Alert and alarmed, I walked casually towards the downward ramp. As soon as I passed the rock-thrower, I began jogging to the ticket barriers, where I knew there would be train staff.

“Excuse me,” I called to the two staff members as I approached thee exit. “There’s a gentleman on platform 5 and 6 throwing rocks at trains. They’re big rocks.”

“Really?! What does he look like?” asked the woman.

“He’s wearing a dark blue t-shirt with white writing on it. He’s got dark hair, I think.”

The male staff member began speaking rapidly into his radio. “There’s a man throwing rocks on platforms 5 and 6…”
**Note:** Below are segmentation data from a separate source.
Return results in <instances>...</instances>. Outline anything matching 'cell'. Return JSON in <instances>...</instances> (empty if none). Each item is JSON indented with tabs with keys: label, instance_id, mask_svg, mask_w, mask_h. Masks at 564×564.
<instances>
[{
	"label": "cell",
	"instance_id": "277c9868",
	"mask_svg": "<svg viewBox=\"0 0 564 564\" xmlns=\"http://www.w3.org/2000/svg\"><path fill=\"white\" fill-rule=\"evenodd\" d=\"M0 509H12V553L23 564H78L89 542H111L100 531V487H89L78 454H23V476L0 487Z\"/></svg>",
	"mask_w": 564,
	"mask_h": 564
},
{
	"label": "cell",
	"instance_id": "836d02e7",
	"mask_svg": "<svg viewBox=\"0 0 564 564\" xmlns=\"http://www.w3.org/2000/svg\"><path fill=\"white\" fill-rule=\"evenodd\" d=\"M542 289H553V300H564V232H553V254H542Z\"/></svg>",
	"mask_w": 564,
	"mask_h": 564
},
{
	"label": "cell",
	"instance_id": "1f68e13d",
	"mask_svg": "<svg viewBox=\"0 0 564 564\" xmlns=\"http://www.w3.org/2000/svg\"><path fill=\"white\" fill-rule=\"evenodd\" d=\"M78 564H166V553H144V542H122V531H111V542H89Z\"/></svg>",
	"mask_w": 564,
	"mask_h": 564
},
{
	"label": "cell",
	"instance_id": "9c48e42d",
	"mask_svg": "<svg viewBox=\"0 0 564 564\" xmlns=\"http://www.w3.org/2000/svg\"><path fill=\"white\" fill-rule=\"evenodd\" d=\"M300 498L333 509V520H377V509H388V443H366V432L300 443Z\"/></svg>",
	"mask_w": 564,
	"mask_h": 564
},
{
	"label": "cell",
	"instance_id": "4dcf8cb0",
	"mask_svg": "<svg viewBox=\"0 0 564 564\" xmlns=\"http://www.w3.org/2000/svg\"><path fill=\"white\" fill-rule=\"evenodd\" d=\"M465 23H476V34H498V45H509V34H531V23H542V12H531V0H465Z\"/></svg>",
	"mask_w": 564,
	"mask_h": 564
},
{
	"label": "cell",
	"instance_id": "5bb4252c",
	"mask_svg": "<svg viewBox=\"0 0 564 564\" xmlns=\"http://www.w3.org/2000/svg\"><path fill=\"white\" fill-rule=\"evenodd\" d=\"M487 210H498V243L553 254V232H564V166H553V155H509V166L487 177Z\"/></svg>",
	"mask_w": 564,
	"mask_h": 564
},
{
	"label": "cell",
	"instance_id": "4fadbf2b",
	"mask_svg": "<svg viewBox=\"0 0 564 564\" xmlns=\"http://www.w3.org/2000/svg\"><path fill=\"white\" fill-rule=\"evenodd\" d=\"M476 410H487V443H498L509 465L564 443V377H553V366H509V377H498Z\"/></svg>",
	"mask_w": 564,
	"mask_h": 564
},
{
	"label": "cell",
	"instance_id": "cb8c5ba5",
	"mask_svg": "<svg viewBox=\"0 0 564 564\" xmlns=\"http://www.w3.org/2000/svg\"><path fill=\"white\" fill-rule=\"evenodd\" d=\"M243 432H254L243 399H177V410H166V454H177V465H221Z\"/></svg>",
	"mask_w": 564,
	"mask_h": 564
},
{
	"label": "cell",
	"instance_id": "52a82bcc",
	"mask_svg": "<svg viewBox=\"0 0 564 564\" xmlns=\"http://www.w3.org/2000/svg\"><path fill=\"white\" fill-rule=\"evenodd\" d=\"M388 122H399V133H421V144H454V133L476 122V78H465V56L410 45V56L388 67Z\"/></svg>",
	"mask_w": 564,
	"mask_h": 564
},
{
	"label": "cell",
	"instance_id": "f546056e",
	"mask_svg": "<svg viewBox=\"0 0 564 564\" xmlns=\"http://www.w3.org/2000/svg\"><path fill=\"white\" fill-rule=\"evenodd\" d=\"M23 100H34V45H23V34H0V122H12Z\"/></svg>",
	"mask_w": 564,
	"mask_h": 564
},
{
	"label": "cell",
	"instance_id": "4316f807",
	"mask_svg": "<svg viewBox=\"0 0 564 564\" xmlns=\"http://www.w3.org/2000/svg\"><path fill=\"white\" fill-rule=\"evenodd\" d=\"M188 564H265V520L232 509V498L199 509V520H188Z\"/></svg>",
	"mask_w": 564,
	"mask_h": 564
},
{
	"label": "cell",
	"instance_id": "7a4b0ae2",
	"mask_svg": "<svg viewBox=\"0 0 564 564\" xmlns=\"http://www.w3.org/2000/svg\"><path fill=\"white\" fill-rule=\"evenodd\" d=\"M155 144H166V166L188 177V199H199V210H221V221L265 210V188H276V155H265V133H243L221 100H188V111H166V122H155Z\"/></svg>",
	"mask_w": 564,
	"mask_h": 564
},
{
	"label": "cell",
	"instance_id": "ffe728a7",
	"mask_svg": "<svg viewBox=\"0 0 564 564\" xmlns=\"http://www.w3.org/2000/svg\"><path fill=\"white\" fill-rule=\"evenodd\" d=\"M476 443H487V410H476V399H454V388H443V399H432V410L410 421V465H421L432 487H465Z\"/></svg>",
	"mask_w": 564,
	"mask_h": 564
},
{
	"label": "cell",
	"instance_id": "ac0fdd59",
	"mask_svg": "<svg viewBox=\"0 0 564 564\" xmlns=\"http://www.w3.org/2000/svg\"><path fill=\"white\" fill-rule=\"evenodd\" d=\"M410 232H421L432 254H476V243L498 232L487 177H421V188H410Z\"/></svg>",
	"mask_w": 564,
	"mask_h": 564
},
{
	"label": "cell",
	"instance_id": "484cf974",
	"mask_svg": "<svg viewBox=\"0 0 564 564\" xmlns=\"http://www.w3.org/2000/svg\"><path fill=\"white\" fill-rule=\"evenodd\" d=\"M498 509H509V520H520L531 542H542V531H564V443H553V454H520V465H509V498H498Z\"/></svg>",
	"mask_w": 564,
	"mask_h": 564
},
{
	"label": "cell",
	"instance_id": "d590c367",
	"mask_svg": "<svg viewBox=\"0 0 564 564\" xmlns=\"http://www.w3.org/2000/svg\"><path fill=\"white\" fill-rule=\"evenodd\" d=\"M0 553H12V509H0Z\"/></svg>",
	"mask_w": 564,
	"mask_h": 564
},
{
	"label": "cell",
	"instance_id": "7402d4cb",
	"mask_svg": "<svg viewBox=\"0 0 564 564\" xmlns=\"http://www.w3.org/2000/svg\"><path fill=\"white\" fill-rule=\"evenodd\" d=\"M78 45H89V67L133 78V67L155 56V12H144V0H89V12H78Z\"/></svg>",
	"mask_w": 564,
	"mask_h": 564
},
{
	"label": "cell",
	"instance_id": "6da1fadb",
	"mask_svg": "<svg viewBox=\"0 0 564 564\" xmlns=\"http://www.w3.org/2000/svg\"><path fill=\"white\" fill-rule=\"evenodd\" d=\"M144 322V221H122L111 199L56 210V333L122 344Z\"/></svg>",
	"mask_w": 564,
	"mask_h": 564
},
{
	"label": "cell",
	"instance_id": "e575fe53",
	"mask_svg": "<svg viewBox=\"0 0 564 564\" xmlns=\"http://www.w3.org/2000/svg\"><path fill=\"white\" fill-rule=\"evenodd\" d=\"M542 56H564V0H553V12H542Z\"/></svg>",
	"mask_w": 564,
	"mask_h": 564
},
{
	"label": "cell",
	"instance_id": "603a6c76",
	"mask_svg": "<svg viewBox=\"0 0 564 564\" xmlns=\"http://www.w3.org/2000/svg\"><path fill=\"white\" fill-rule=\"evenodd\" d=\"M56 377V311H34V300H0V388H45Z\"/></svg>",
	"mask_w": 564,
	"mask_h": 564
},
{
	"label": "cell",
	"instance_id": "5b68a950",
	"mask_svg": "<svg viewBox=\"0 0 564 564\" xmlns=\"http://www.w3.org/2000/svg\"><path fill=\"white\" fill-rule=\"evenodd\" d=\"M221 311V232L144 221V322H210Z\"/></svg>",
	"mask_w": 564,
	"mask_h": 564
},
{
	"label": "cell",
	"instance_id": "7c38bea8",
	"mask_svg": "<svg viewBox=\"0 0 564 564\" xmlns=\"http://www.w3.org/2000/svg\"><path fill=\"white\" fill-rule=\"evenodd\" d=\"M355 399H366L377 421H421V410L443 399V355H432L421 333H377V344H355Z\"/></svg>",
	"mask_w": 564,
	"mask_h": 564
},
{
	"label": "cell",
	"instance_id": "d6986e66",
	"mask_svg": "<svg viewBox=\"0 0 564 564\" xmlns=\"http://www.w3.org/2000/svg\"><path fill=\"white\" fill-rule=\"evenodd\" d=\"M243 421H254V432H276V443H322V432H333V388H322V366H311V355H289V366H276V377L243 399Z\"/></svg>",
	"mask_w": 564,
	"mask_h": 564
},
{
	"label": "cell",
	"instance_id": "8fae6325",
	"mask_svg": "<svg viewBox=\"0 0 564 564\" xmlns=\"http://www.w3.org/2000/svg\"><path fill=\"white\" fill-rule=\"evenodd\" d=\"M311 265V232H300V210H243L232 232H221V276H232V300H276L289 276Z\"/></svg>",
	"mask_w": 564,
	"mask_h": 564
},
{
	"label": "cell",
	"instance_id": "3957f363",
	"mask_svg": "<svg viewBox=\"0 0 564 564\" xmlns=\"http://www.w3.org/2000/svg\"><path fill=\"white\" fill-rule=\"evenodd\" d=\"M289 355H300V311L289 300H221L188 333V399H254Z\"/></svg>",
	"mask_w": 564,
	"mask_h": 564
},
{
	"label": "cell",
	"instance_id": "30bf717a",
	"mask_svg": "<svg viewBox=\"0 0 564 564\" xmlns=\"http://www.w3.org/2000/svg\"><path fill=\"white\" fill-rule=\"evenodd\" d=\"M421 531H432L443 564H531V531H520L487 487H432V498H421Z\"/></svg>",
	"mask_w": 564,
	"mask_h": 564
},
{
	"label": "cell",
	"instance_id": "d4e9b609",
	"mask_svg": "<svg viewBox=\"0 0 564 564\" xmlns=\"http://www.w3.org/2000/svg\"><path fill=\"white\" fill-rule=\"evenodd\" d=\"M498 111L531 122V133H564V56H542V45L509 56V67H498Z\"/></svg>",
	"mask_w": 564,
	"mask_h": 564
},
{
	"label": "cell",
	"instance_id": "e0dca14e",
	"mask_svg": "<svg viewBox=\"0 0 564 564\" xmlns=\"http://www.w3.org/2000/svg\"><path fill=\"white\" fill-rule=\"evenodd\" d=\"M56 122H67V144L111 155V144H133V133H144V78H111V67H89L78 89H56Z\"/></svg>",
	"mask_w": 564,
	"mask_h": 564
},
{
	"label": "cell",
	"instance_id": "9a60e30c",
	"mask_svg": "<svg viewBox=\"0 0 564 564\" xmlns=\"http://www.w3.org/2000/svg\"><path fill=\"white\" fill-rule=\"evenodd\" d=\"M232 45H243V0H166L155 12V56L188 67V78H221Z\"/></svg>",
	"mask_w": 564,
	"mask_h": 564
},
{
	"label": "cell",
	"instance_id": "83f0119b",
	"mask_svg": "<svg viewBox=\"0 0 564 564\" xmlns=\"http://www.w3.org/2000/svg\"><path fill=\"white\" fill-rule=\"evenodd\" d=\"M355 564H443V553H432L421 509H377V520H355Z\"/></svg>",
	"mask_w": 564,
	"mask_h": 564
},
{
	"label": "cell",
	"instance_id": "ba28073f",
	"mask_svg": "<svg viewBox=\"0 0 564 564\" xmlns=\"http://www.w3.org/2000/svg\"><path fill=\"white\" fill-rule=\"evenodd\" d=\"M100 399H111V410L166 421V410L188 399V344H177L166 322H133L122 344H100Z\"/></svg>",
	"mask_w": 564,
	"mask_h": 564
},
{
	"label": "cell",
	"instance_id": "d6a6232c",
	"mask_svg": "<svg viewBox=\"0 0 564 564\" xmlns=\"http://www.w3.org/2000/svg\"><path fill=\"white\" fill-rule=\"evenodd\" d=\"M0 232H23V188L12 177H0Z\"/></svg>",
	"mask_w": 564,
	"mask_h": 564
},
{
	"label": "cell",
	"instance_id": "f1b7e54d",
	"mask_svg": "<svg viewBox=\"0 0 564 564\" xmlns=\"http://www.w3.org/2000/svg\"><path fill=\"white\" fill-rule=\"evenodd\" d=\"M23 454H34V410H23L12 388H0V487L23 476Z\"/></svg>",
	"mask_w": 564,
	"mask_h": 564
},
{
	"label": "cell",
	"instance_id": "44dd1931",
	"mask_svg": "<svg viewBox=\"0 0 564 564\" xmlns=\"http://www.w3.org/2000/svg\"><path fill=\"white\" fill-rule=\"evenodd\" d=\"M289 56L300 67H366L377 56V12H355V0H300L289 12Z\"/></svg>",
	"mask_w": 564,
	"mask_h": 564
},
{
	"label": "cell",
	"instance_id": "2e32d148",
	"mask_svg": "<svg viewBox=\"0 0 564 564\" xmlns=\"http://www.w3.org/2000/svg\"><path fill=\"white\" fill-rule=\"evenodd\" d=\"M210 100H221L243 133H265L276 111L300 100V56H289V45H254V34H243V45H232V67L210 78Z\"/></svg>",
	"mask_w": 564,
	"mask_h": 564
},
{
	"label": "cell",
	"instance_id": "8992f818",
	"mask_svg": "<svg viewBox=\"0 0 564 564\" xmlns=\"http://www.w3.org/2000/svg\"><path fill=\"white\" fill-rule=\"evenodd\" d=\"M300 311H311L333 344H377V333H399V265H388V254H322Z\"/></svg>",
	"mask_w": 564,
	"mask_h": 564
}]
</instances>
I waited for a short while then looked back towards the platforms. And there he was, leaning against the wall about five metres away. The rock-thrower stared balefully at me. I stepped a little bit away from the people talking into radios.

“There he is,” I said in a low voice. The staff stopped talking and looked at the still man.

“That’s him?”

“I think so. Yes.”

The male staff member passed through the ticket barrier and walked up to the man. “Hey mate. Where are you going?”

The rock-thrower exploded into action. “I’m going home!” he shouted, stumbling away from the wall. “I wanna go home! I WANNA GO HOME!” He looked at me again then ran up the ramp.

The staff member whipped out the radio again. “He’s on platforms 3 and 4 now. We’ll need help…”

“Don’t worry,” said the woman. “We’ll take it from here.”

I nodded and walked backed to my train platform.